Where is he from originally?

“Caracas, Venezuela. My genetics: Polack. My heart: Latin. I was married for three months, not two years ago. Want her name? She’d love it.” A moment later he’s talking about his new fitness regimen. “I used to have to work out to get results. Now I just look at weights and it starts to happen. It’s quite remarkable.

“You’re interviewing the ranger,” he adds. “If you want to interview John Novak, I’d have to take this off”—he gestures at the moustache and aviator glasses—“’cause when I have it on, I can’t do me. It just won’t happen.”

The set’s ready. Time for another scene.

“I own a loft near Main and Second,” he says. “You should come over some time. I’ll show you my paper mâché. I’m a very serious paper mâchér. I currently have a seven-foot-tall paper mâché project that’s three-quarters finished.”
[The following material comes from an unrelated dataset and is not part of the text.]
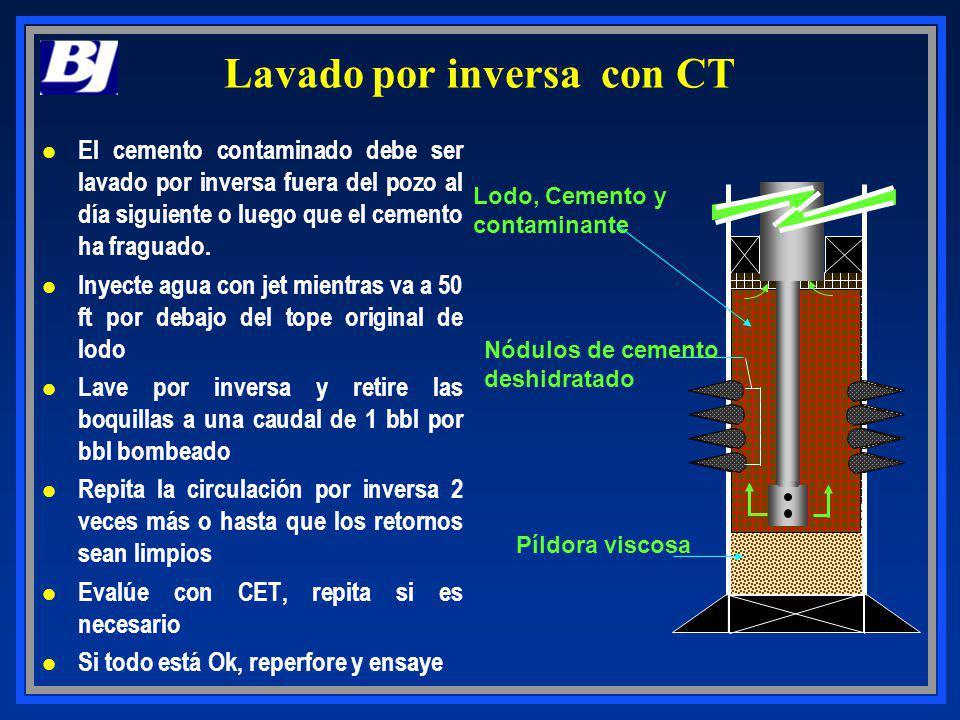 Lavado por inversa con CT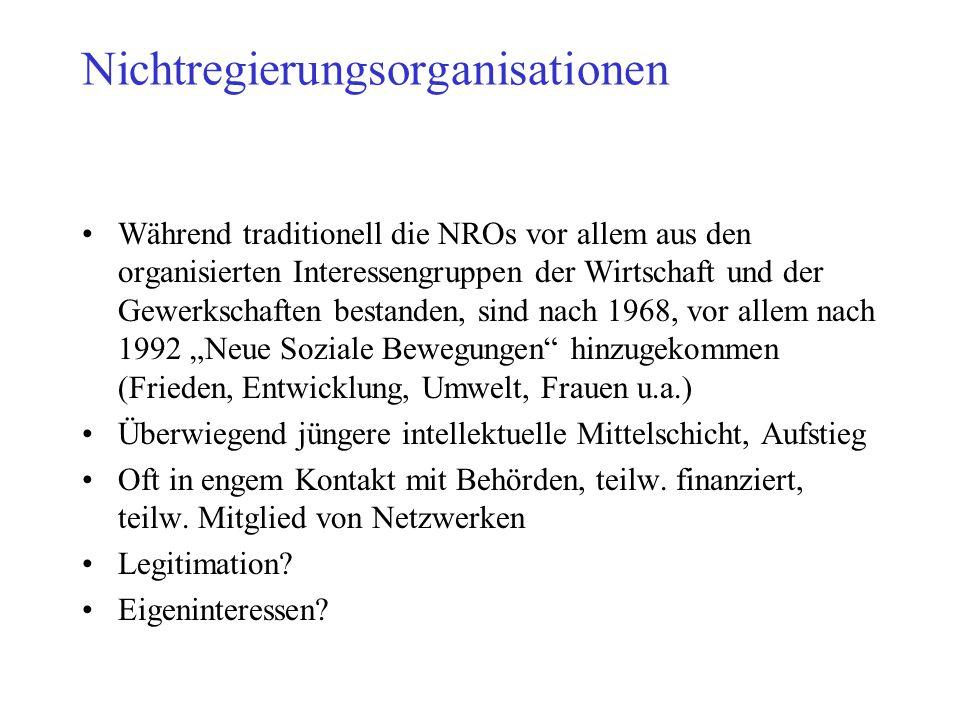 Nichtregierungsorganisationen Während traditionell die NROs vor allem aus den organisierten Interessengruppen der Wirtschaft und der Gewerkschaften be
A couple of weeks later, Novak answers his door wearing the ranger’s moustache and blue ballcap—“You wouldn’t recognize me without them.” He takes them off for the big reveal: sure enough, he looks younger and leaner, and the ranger persona is magically gone. He still has the deep, rich voice, but the intonation is different.

The paper mâché project turns out to be a massive stork, framed with chicken wire. On the floor beside it is a stockpot and a stack of Georgia Straights (“They pile up all over the goddamn place and I turn them into art”). A pine shelving unit is crammed with computers, peripherals, DVDs, demo tapes and a large jug filled with coins, mostly pennies. In the living area of the one-room space is more paper mâché: a two-foot-tall stork, smaller bird figurines and two sunbursts on the wall—one with his face in the centre, the other with his estranged 20-year-old son’s.